■ PROBLEMS ■
**a)** Please rewrite the part of the piece on financial inclusion for school leaders that opens with the words containing "School entrepreneurs, as" and closes with "least $24 billion.", putting "credit" in place of "loans".
**b)** According to the piece on financial inclusion for school leaders, how large is the estimated global demand for finance from affordable private school entrepreneurs and parents?

■ EXTRACT ■
______________________________

Financial Inclusion for School Leaders

By Opportunity EduFinance

Opportunity EduFinance hosted a webinar as part of Financial Inclusion Week 2019 entitled "The potential of a $24 billion market to accelerate sustainable community development.” During the hour, EduFinance Director of Operations, Scott Sheridan, presented on findings that show school entrepreneurs significantly contribute to community development when given access to financing, as well as on the potential global demand for education loan products. We then turned to our three panelists representing partner financial institutions from Nigeria, Uganda and Pakistan that are focused on lending to the affordable private school sector to learn about their strategies and experiences for overcoming the traditional barriers to lending in the education sector. 

School entrepreneurs, as independent business owners, play a vital role in community development. By operating a local school, they can make investments that not only grow their school, but also create an enabling learning environment, which benefits the entire community – whether it is by creating jobs, generating demand for local businesses, providing a space for networking opportunities or through stronger community cohesion.

However, school entrepreneurs often need access to loans tailored around their school’s termly operating model. Globally, the demand for finance from affordable private school entrepreneurs and parents is estimated to be at least $24 billion.

______________________________

■ DATA BLOCK ■

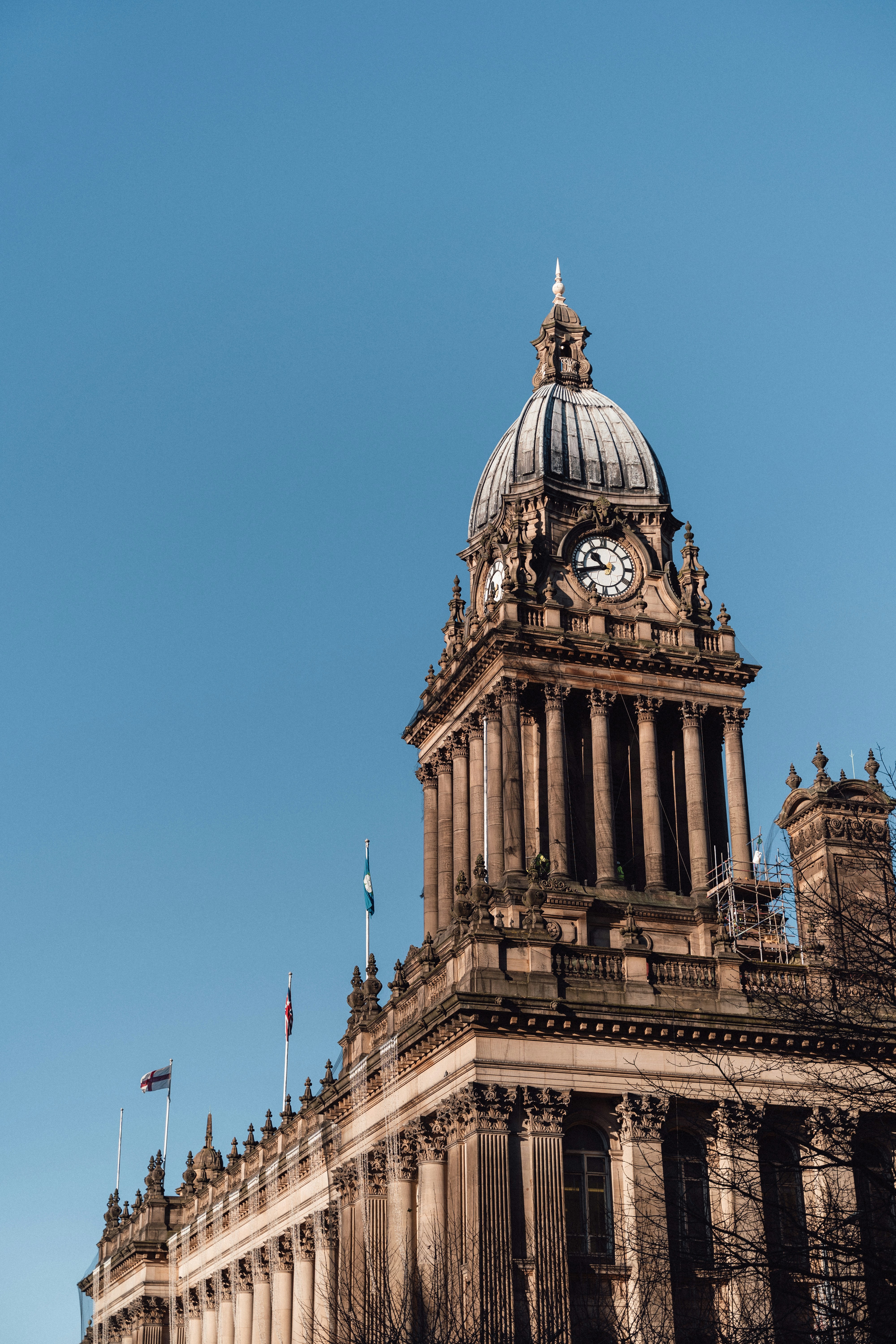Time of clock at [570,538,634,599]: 10:42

______________________________

■ EXPECTED RESPONSES ■
**a)**
School entrepreneurs, as independent business owners, play a vital role in community development. By operating a local school, they can make investments that not only grow their school, but also create an enabling learning environment, which benefits the entire community – whether it is by creating jobs, generating demand for local businesses, providing a space for networking opportunities or through stronger community cohesion.

However, school entrepreneurs often need access to credit tailored around their school’s termly operating model. Globally, the demand for finance from affordable private school entrepreneurs and parents is estimated to be at least $24 billion.

**b)** At least $24 billion.